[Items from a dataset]
+++++

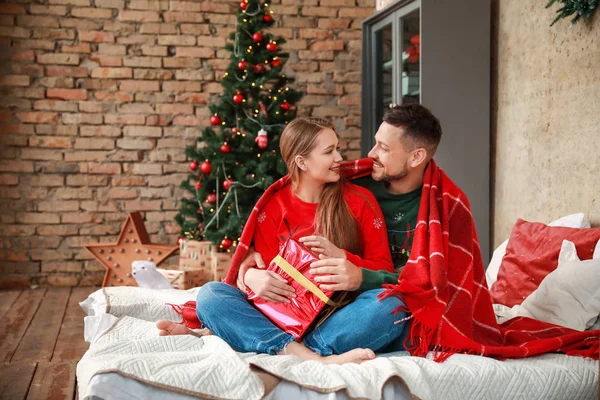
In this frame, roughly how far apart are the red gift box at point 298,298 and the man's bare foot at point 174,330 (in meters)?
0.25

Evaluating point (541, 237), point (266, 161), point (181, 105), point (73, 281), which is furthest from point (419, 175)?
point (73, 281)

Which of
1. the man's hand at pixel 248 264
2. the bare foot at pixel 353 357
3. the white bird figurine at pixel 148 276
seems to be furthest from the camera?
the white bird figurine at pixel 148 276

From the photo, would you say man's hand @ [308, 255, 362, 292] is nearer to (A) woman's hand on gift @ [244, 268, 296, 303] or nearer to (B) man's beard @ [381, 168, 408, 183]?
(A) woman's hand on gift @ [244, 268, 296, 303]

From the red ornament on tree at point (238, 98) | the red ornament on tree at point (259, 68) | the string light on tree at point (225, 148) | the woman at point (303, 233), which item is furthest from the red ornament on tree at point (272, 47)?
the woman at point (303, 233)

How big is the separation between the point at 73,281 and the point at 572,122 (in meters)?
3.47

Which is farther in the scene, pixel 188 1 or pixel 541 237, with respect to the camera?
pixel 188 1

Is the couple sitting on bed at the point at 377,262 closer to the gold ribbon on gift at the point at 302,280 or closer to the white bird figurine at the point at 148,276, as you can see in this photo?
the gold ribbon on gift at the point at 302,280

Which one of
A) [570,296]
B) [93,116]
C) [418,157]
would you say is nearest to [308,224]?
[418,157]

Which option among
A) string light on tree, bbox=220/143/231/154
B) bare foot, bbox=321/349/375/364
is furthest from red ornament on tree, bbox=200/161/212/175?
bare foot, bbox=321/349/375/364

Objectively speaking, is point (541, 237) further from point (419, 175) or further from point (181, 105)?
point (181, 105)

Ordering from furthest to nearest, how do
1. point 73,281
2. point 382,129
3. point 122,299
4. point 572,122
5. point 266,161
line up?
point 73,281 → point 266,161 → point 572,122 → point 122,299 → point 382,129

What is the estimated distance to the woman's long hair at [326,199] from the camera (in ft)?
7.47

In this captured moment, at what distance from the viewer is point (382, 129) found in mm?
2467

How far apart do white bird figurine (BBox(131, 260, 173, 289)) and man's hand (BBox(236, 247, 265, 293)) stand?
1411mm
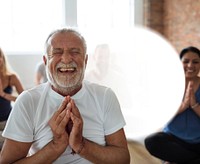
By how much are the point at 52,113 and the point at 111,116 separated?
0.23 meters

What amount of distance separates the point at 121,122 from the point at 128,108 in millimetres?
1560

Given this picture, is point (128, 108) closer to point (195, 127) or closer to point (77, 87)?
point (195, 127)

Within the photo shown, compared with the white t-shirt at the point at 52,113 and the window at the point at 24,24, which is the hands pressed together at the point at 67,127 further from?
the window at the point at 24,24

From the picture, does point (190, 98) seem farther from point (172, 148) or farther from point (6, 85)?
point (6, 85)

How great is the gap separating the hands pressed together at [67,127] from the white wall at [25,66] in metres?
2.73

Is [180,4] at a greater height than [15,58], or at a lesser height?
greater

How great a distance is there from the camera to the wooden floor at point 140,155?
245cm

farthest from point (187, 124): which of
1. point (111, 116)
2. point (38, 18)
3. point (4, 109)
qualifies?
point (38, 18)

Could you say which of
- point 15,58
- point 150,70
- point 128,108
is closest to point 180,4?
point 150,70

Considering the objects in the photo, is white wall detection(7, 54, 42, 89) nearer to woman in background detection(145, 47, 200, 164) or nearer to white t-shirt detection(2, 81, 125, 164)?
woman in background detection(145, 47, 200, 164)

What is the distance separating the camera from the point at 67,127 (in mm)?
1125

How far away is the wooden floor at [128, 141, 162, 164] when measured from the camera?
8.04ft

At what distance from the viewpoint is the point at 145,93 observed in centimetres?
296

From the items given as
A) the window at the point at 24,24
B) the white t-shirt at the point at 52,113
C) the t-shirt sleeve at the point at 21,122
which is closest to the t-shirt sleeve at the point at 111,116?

+++++

■ **PROMPT**
Write out the material again from the line containing "How far away" through the end of the material, both ends included, with the requests left as they are. Multiply every distance given in the answers by 1.95 and round each result to the same number of decimal places it originally had, rounding halves up.

■ **SOLUTION FOR THIS EXERCISE**
How far away is the wooden floor at [128, 141, 162, 164] when measured from the camera?
15.68ft

At what distance from the viewpoint is the point at 145,93 observed in centimetres?
577

From the items given as
A) the window at the point at 24,24
B) the white t-shirt at the point at 52,113
C) the t-shirt sleeve at the point at 21,122
which is closest to the t-shirt sleeve at the point at 111,116?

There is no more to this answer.